_BRIEF_
Pull out each line in the items below that contains the word "occupies".

(Spatial reasoning items)
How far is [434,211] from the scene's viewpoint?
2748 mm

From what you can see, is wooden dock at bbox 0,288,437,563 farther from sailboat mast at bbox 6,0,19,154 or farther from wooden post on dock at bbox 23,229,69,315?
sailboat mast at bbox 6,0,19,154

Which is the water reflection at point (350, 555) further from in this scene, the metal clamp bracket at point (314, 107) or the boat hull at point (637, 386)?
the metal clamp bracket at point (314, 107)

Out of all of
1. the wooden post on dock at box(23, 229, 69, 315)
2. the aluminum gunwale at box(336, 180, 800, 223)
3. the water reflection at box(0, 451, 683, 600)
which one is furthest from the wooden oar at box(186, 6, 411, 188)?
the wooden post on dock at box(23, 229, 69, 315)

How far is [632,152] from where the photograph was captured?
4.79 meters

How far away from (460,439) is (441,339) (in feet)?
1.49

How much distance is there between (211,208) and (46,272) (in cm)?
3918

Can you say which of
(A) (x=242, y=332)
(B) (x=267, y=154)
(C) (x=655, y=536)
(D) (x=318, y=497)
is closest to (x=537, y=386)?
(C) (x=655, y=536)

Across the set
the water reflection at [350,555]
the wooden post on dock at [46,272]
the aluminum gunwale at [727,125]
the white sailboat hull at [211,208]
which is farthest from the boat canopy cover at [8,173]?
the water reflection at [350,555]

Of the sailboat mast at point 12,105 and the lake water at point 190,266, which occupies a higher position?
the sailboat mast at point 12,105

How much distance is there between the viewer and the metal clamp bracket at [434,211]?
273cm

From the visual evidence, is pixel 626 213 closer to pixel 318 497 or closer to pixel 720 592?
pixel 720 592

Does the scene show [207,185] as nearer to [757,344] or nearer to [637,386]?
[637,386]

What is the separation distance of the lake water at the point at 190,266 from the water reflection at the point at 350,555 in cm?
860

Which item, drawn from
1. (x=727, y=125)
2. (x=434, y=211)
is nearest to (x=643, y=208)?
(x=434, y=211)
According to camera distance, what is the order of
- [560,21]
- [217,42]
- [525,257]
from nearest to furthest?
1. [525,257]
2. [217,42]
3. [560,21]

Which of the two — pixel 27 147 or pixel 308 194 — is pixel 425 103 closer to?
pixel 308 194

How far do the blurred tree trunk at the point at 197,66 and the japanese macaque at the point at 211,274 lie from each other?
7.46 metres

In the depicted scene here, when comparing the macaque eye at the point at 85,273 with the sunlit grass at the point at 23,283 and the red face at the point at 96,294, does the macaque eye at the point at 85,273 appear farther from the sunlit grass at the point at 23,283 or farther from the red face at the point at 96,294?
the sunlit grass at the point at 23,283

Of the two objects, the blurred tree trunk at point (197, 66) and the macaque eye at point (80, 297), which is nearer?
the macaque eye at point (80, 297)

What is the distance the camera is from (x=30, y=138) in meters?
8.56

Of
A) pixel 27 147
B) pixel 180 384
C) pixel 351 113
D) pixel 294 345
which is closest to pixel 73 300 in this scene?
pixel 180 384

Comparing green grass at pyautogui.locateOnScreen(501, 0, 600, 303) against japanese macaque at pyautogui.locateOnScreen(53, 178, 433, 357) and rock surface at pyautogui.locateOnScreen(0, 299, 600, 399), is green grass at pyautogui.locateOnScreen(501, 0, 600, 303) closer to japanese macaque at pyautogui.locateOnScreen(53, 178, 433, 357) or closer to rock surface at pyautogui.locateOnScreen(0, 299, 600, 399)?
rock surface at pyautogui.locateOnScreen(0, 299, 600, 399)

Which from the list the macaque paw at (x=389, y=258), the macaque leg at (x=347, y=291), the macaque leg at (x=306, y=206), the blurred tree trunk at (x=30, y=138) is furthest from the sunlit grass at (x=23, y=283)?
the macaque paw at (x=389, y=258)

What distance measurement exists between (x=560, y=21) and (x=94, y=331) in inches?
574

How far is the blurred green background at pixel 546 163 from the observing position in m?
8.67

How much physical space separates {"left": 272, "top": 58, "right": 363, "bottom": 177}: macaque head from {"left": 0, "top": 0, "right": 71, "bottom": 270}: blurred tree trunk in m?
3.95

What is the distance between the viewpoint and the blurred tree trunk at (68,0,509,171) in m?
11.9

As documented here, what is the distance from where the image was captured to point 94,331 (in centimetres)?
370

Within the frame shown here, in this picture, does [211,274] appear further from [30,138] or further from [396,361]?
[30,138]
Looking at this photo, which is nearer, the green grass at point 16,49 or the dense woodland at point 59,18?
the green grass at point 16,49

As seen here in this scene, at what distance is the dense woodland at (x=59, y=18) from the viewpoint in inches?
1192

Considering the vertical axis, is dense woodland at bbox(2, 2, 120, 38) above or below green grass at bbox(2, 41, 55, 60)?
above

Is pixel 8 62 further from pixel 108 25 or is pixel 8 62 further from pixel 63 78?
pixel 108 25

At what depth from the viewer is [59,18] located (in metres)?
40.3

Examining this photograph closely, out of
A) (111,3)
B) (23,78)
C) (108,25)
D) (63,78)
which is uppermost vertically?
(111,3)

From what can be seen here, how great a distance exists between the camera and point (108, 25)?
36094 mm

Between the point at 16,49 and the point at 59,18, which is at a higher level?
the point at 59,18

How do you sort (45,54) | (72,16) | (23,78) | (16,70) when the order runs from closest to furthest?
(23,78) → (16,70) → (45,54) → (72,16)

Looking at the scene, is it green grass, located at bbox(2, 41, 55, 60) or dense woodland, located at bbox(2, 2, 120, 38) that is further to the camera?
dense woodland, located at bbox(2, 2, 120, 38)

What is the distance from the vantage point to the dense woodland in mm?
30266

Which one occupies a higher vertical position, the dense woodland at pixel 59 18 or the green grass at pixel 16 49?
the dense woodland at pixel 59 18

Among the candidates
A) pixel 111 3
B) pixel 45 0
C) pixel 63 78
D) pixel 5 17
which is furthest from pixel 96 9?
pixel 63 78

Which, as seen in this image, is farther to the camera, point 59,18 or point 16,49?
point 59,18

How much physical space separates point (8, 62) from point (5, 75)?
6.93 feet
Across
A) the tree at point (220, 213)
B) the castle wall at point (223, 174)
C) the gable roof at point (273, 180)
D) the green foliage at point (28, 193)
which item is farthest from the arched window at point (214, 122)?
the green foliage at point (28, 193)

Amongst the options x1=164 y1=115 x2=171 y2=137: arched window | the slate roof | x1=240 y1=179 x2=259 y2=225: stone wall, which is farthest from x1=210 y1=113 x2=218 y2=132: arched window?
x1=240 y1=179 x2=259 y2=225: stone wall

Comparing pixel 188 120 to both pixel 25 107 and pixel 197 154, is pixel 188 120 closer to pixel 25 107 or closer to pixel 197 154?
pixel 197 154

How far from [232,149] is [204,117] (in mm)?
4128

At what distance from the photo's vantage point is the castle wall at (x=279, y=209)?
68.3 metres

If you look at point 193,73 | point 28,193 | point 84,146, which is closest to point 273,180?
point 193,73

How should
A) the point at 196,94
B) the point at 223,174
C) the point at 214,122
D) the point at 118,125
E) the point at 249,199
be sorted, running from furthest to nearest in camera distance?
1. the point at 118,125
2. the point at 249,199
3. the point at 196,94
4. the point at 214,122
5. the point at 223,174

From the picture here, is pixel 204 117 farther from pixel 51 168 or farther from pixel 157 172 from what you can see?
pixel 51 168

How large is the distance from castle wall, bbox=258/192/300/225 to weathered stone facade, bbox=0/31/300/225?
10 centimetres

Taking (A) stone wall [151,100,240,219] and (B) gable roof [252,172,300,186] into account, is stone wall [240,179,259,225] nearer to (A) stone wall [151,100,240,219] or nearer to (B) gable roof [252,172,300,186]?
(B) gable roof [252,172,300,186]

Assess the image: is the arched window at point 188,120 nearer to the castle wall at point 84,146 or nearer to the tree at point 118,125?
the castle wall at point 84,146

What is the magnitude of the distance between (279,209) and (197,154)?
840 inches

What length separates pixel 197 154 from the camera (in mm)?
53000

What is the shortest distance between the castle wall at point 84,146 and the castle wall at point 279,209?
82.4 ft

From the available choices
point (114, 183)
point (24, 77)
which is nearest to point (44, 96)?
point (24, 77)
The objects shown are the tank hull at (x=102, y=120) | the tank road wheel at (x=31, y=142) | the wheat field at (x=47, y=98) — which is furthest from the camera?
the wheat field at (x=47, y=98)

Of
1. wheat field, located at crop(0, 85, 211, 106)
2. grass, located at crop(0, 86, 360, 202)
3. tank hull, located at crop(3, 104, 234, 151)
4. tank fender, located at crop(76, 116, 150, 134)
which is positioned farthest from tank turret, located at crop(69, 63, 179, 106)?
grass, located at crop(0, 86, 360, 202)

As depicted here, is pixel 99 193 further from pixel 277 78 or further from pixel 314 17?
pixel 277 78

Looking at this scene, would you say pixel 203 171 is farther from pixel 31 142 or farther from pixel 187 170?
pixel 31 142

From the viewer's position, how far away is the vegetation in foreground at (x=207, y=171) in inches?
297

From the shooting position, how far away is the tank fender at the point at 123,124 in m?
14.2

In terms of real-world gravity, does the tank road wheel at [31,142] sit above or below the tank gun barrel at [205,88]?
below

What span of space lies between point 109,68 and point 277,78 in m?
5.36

_SOLUTION FOR THIS TASK_
Of the sailboat mast at point 12,105 and the lake water at point 190,266, which occupies a higher position?
Which one occupies a higher vertical position, the dense woodland at pixel 59 18 or the green grass at pixel 16 49?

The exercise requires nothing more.